According to a study published late last week in JAMA Network Open, compared to feverish infants who tested negative for COVID-19, a lower proportion of COVID Positive Infants aged 8 to 60 days had co-occurring urinary tract infections (UTIs), bacteremia without meningitis, and bacterial meningitis.
Bacteremia refers to the presence of bacteria in the blood, whereas meningitis refers to inflammation of the membranes that protect the brain and spinal cord.
The study, led by a Yale School of Medicine researcher, was part of a quality-improvement experiment that ran from November 1, 2020, to October 31, 2022, at 106 institutions in the United States and Canada. Participants were full-term, febrile, but otherwise healthy newborns screened for COVID-19 who did not have bronchiolitis (lung infection in infants and young children).
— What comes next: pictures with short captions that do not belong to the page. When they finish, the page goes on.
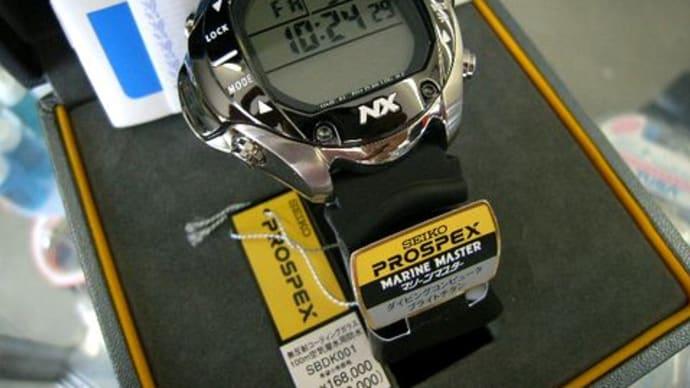 seikoセイコー マリーンマスター プロスペックスSBDK001ダイブコンピュータ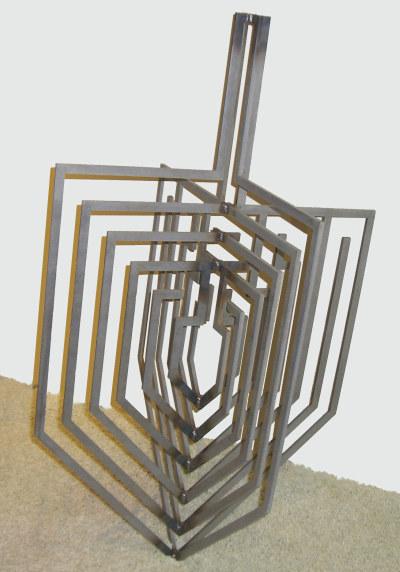 RESIZED26abcde_Portal_No_6a_Dreidel_Labyrinth_Sculpture_revised_jpeg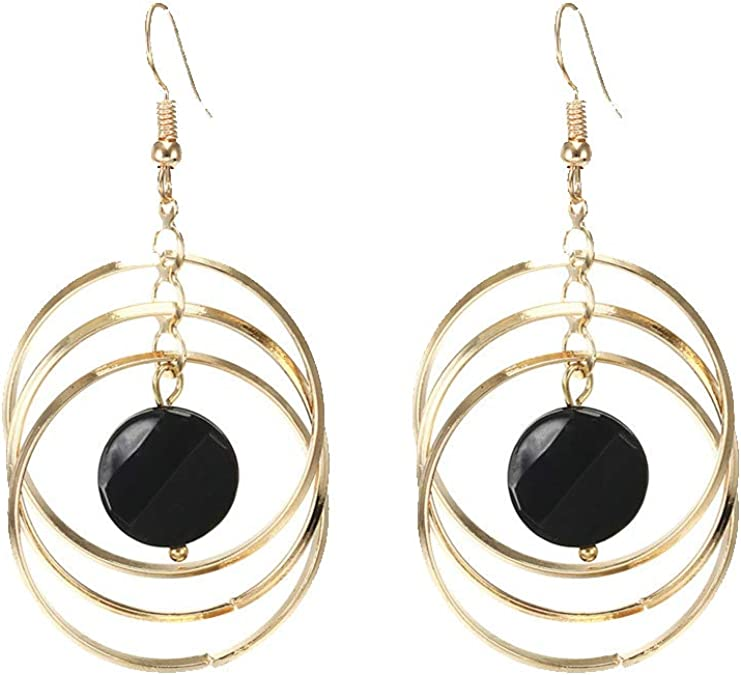 Hammered Sterling Hoop Earrings Silver Fringe Turquoise Dangling Earrings Sterling Boho Earrings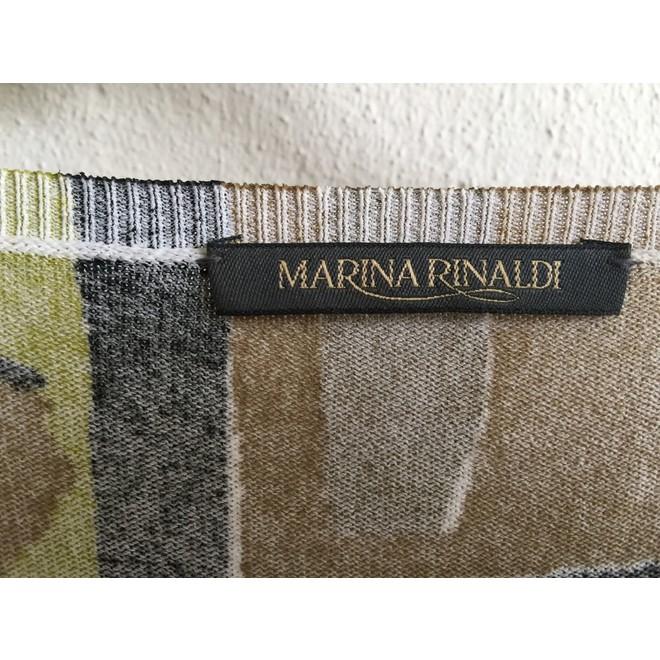 tweedehands Marina Rinaldi Top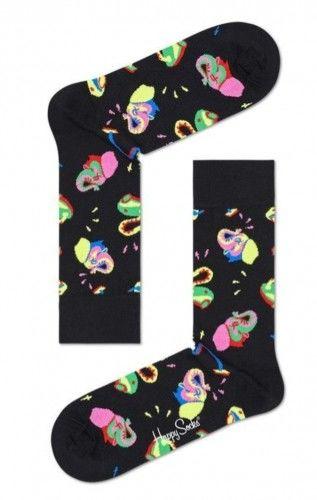 Happy Socks skarpetki CEL01-9000 SŁONIE 41-46
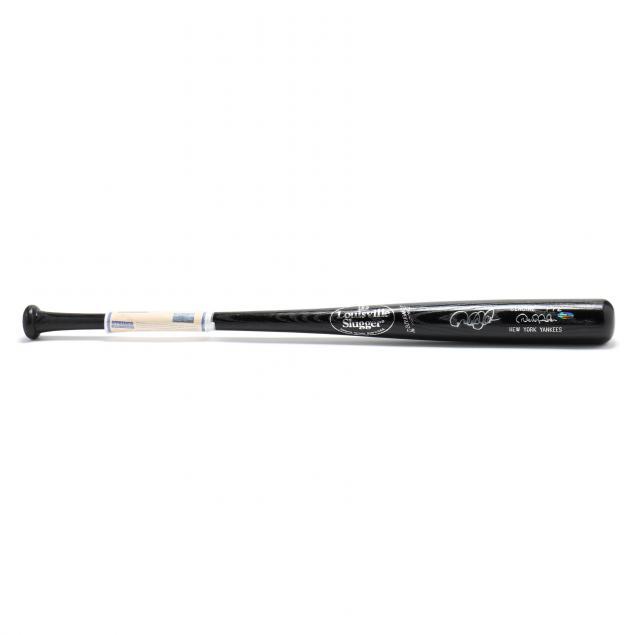 derek-jeter-autographed-black-louisville-slugger-bat-with-coa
Among the 14,402 COVID Positive Infants, 58.4% were 29 to 60 days old, 56.5% were boys, 26.1% were White, 25.0% were Hispanic, 13.3% were of another race, 12.5% were of unknown race, and 9.4% were Black.
Bacterial infections differed according to age and inflammatory indicators.
Compared to negative infants, a reduced proportion of COVID-positive newborns experienced UTI (0.8% vs 7.6%), bacteremia without meningitis (0.2% vs 2.1%), or bacterial meningitis (0.1% vs 0.5%).
Among infants diagnosed with COVID-19 aged 29 to 60 days, 0.4% had UTI and less than 0.1% had bacteremia or meningitis. In SARS-CoV-2-positive newborns, those with normal levels of inflammatory markers (IMs) had a lower proportion of bacteremia and/or bacterial meningitis than those with aberrant IMs (0.1% vs 1.8%).
“It is important to note that the prevalence of concomitant bacterial infection varied by age group.”
“Although the prevalence of UTI and IBI [invasive bacterial infection] may be low enough for some clinicians to consider deferring further testing for bacterial infection in SARS-CoV-2–positive infants, depending on their risk tolerance and practice setting, it is important to note that the prevalence of concomitant bacterial infection varied by age group and whether IMs were normal or abnormal,” the study authors wrote.